Proprio la produzione giurisprudenziale sembra convalidare i suesposti approdi ermeneutici. Infatti, in materia di cave deve ritenersi, in ordine alla configurabilità del reato di cui all’art. 1 sexies L. n. 431/85, che la prosecuzione dell’attività di coltivazione, in zona sottoposta da questa legge a vincolo paesaggistico, è possibile soltanto a seguito di autorizzazione espressa e specifica dell’autorità competente, che possa valutare l’interesse pubblico e la compatibilità con esso dell’attività economica espletata (Cass., sez. III, 1 ottobre-19 novembre ’96, Locatelli). Inoltre, in materia di esercizio di cave in zone sottoposte a vincolo ai sensi della c.d. “legge Galasso”, il fatto che la cava sia in attività da lungo tempo (nel caso di specie dal ’61) non è sufficiente ad escludere di per sé la sussistenza delle ipotesi illecite previste dall’art. 1 sexies L. n. 431/85 e dell’art. 734 c.p. sul presupposto della già compiuta modificazione dell’ambiente, ma è necessario verificare in ogni caso se l’attività è stata legittimamente iniziata (essendo comunque necessaria l’autorizzazione ex art. 7 L. n. 1497/39 come regolata dalla L. n. 431/85), se siano state rispettate le prescrizioni della normativa regionale, se si sia verificato in fatto un’irreversibile compromissione dei valori paesaggistici, se la prosecuzione dell’attività estrattiva sia suscettibile, in astratto, di recare ulteriore pregiudizio al bene vincolato (Cass., sez. III, 16 aprile-17 maggio ’96, Buttitta). Ed ancora, nel caso di attività di coltivazione di cava in zona sottoposta a vincolo ex L. n. 1497/39 con autorizzazione rilasciata prima dell’apposizione del vincolo, si è esclusa la possibilità di proseguire nell’attività estrattiva in attesa dell’apposito titolo autorizzativo da parte dell’autorità preposta al vincolo, concretando la relativa attività svolta tanto la violazione dell’art. 1 sexies L. n. 431/85 che quella di cui all’art. 734 c.p. (così Cass., sez. III, 13 dicembre ’96-7 febbraio ’97, Mirto).

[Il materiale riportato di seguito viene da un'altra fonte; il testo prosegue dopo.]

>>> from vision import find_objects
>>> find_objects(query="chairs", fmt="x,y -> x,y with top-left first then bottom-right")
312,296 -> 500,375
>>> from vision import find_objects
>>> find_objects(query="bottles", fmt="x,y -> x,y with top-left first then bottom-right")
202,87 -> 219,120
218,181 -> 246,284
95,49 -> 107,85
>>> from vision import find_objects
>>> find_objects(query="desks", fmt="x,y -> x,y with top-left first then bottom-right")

Sicchè, pur tralasciando la più o meno validità delle osservazioni svolte dal Collegio, appare comunque difficile sostenere - specie in un’ottica di delibazione sommaria limitata alla possibile riconducibilità del fatto illecito alla fattispecie astratta di reato – che i principi enunciati nelle predette pronunzie di legittimità non valgano a delineare il richiesto fumus dei reati ipotizzati.

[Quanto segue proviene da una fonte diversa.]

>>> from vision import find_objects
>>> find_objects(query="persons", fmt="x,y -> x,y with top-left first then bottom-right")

Ora, al di là dei già evidenziati connotati vincolistici caratterizzanti le aree in questione (area naturale protetta e prioritaria area di reperimento, zona di protezione speciale, sito di importanza comunitaria, nonché territorio coperto da bosco), direttamente desumibili dalla normativa nazionale e regionale di settore, non può essere inoltre sottaciuto che esse risultano possedere il carattere di zone gravate da usi civici, come tali pur sempre ascrivibili – quand’anche ipoteticamente si voglia ammettere la non sanzionabilità ex L. n. 394/91 delle condotte realizzate e la non ancora avvenuta operatività delle ZPS e dei SIC, già da tempo designati – al novero dei beni legalmente tutelati, con la conseguente necessità di ottenere il previo rilascio dell’autorizzazione per l’esercizio dell’attività estrattiva nella zona interessata.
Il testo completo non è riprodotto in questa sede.